[Document excerpt — start]

June 3, 1948 June 24, 2014
I am long overdue in doing this. My cousin Stephen Michael Lynch was a veteran of the disastrous vietnam war serving in the 101st Airborne. He was 4 years younger than me, and we grew up living together at times and no more than a quarter mile apart later until I went away to college. We were close and did a lot together.
In 1964 when I came home from college his mother, my Aunt Silvia had a 1963 Corvette. That summer we raced often. Me in my mother 1963 Chevy Impala Super Sport convertible; Steve in the 1963 Corvette. I never won and twice he was upon 2 wheels going around a corner. During that summer and others Steve worked at G&H Engineering: a speed shop that superbly tuned the 1963 Corvette and also worked on other race cars.
After Steve graduated from High School he soon thereafter got married. The vietnam war was heating up and even though married he was drafted in 1968. Off he went to Basic Training, Advanced Infantry Training and then off to vietnam assigned to the 101st Airborne. Steve was a soldier they called a grunt. They flew in helicopters, were dropped off in the jungle and would search for the enemy for a couple of weeks.

[Document excerpt — finish]
[Entries supplied — start]

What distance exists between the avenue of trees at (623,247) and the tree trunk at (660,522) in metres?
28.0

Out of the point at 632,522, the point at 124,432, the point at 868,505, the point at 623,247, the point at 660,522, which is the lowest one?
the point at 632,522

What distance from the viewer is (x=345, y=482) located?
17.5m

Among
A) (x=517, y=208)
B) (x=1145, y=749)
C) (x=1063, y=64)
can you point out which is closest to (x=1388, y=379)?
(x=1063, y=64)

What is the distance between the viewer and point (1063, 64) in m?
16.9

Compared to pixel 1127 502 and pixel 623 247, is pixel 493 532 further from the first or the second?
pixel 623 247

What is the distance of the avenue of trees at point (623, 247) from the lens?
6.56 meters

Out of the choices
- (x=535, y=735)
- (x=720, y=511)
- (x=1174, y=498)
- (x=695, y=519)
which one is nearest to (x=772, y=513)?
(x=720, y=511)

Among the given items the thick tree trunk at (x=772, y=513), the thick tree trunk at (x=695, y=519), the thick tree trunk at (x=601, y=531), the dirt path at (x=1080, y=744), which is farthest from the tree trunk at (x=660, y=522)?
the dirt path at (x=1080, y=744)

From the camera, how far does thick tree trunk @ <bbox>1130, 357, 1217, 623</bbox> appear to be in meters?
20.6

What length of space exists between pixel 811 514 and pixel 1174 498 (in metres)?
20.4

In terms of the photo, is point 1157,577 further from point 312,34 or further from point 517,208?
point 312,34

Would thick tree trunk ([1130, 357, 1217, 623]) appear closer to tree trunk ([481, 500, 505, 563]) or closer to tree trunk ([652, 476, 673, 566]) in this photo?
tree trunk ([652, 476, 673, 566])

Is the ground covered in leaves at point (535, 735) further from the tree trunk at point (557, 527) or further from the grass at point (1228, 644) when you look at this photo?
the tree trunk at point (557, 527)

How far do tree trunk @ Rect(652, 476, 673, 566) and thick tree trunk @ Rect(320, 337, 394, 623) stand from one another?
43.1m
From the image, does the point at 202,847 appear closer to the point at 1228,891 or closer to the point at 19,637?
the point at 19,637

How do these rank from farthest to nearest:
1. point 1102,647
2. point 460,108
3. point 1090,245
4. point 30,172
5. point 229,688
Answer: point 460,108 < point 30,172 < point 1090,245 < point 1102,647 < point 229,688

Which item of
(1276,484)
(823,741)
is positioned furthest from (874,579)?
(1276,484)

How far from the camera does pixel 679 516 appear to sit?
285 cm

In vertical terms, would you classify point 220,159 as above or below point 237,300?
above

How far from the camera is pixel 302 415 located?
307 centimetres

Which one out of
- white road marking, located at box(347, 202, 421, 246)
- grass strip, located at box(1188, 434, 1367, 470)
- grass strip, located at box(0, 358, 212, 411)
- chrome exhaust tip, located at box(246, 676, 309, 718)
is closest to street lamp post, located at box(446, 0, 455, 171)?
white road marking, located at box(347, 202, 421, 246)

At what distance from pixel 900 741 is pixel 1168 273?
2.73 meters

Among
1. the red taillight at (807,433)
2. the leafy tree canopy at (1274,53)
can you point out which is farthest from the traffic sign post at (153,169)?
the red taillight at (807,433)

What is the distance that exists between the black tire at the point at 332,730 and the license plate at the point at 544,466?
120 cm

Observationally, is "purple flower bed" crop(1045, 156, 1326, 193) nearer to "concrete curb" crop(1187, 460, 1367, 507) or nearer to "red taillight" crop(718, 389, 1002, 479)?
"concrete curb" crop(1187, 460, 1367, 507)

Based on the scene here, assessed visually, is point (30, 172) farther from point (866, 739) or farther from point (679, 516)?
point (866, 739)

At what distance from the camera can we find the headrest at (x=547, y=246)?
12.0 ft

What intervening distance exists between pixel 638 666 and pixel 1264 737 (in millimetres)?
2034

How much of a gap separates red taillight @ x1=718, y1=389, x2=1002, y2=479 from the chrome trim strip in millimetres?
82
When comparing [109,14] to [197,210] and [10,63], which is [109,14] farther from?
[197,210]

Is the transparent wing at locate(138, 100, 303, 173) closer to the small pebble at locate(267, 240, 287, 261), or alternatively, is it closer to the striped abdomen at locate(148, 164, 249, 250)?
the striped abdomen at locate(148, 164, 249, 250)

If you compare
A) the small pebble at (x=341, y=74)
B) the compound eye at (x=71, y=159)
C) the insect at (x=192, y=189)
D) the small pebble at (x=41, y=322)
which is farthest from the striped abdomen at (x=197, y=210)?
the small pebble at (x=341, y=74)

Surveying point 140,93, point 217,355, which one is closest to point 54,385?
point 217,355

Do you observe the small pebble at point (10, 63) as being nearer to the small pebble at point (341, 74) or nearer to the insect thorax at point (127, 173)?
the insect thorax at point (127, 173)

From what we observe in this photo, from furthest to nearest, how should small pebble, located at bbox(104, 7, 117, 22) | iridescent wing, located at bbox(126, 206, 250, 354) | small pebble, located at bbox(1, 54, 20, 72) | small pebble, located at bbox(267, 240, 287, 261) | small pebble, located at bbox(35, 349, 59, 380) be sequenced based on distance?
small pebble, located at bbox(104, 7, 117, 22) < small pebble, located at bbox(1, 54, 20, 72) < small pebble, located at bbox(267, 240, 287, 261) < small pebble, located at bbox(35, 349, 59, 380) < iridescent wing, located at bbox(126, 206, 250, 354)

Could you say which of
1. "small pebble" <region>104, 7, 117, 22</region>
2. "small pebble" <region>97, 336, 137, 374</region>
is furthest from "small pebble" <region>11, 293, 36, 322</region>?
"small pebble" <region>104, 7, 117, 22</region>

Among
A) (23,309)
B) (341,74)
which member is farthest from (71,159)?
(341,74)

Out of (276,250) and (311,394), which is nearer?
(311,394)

[Entries supplied — finish]

> **Goal of the exercise**:
Using the tribute to Stephen Michael Lynch above, answer each question briefly.
(a) How many years younger than the writer was Steve?
(b) Where did Steve work during the summers?
(c) In what year was Steve drafted?

> **Solution**:
(a) Four years.
(b) At G&H Engineering, a speed shop.
(c) 1968.